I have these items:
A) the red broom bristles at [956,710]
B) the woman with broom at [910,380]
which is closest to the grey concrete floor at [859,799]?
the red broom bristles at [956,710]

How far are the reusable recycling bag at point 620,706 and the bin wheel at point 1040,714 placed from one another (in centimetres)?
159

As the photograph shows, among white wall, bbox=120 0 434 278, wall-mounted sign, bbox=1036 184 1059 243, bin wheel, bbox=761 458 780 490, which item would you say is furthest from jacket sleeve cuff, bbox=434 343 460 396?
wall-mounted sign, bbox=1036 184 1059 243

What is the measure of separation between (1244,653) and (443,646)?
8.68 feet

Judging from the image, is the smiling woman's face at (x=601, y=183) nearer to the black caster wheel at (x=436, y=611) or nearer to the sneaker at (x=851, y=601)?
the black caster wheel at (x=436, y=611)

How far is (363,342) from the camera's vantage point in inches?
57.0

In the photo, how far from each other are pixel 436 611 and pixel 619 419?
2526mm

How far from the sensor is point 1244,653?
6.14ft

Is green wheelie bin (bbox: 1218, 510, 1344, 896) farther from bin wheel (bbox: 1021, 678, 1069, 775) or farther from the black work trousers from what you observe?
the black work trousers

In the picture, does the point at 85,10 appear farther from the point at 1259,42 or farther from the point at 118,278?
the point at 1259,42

##############################

Direction:
Copy the lines above again, swapping "bin wheel" for "garbage bin wheel" wherever it occurs and leaving everything else untouched.

Response to the task:
I have these items:
A) the red broom bristles at [956,710]
B) the woman with broom at [910,380]
which is closest to the grey concrete floor at [859,799]?
the red broom bristles at [956,710]

How far are the reusable recycling bag at point 620,706 and the garbage bin wheel at point 1040,714 placed from one another (in centimetres)?
159

As the photograph shows, among white wall, bbox=120 0 434 278, wall-mounted sign, bbox=1036 184 1059 243, garbage bin wheel, bbox=761 458 780 490, which item would you say is furthest from jacket sleeve cuff, bbox=434 343 460 396?
wall-mounted sign, bbox=1036 184 1059 243

What is the measure of separation between (1244,653) and (443,646)?
8.68 feet

Judging from the image, is the smiling woman's face at (x=601, y=183) nearer to the black caster wheel at (x=436, y=611) or nearer to the sneaker at (x=851, y=601)?
the black caster wheel at (x=436, y=611)

How far is (363,342) from the camera's vantage point in inches?
57.0

In the photo, how far from each other are pixel 436 611 and pixel 619 419?
2526mm

How far from the sensor is point 1244,653?
6.14ft

Is green wheelie bin (bbox: 1218, 510, 1344, 896) farther from garbage bin wheel (bbox: 1021, 678, 1069, 775) or farther from the black work trousers from what you observe?
the black work trousers

In the picture, does the point at 85,10 appear farther from the point at 1259,42 or farther from the point at 118,278?
the point at 1259,42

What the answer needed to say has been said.